The clearest evidence that the old order was under threat came last year when Lotte Cultureworks (formerly Lotte Entertainment), dethroned CJ Entertainment as the country’s top distributor for the first time in 15 years. Success came from its two “Along With the Gods” franchise films and Lotte’s role as distributor of Paramount titles such as “Mission: Impossible — Fallout.” 

There was bad news all round when the big-budget tentpole films released by major distributors during the Chuseok holiday and Christmas all largely flopped. That reinforced growing worries that Korean-made films are slowly losing their box office appeal. 

Korean films took 51% of the local box office last year, their lowest figure since 2014, according to data from the Korean Film Council (KOFIC), and a long way from the steady 55%-60% range that Korean film have come to expect. Distributors are having to work far harder too. Some 1,210 Korean films were released last year, compared with the 465 needed in 2012 to achieve a 59% market share. 

The beneficiary has been Hollywood. And worse could be on its way, as Disney gets ready to take over 21st Century Fox. A merger of their Korean operations was anticipated last year, but it now looks like that is being held back until the parent companies complete their deal.

_Exercise requirements_. Reproduce the Korean box office passage above in full, keeping every word and punctuation mark unchanged.

_Recorded data_.
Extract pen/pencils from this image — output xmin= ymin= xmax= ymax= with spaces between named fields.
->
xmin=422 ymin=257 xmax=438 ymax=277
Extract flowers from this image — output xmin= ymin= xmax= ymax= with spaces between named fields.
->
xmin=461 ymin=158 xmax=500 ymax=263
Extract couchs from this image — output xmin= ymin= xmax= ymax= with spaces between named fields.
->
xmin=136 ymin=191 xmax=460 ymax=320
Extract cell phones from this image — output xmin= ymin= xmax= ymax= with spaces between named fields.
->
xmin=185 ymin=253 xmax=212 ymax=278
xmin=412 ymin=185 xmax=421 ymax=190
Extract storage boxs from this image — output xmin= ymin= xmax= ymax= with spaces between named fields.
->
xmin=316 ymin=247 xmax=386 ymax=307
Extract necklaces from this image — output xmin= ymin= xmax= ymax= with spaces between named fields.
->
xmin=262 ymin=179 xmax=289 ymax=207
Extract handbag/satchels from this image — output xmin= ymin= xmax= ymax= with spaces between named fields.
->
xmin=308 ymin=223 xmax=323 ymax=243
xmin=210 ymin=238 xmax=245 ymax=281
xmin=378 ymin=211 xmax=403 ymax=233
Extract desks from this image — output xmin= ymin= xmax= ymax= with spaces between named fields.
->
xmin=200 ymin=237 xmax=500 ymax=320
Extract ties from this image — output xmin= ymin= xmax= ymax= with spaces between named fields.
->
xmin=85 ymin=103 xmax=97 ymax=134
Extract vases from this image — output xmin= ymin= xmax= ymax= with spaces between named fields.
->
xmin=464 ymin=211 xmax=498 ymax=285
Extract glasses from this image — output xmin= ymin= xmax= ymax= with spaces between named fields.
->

_Exercise result_.
The clearest evidence that the old order was under threat came last year when Lotte Cultureworks (formerly Lotte Entertainment), dethroned CJ Entertainment as the country’s top distributor for the first time in 15 years. Success came from its two “Along With the Gods” franchise films and Lotte’s role as distributor of Paramount titles such as “Mission: Impossible — Fallout.” 

There was bad news all round when the big-budget tentpole films released by major distributors during the Chuseok holiday and Christmas all largely flopped. That reinforced growing worries that Korean-made films are slowly losing their box office appeal. 

Korean films took 51% of the local box office last year, their lowest figure since 2014, according to data from the Korean Film Council (KOFIC), and a long way from the steady 55%-60% range that Korean film have come to expect. Distributors are having to work far harder too. Some 1,210 Korean films were released last year, compared with the 465 needed in 2012 to achieve a 59% market share. 

The beneficiary has been Hollywood. And worse could be on its way, as Disney gets ready to take over 21st Century Fox. A merger of their Korean operations was anticipated last year, but it now looks like that is being held back until the parent companies complete their deal.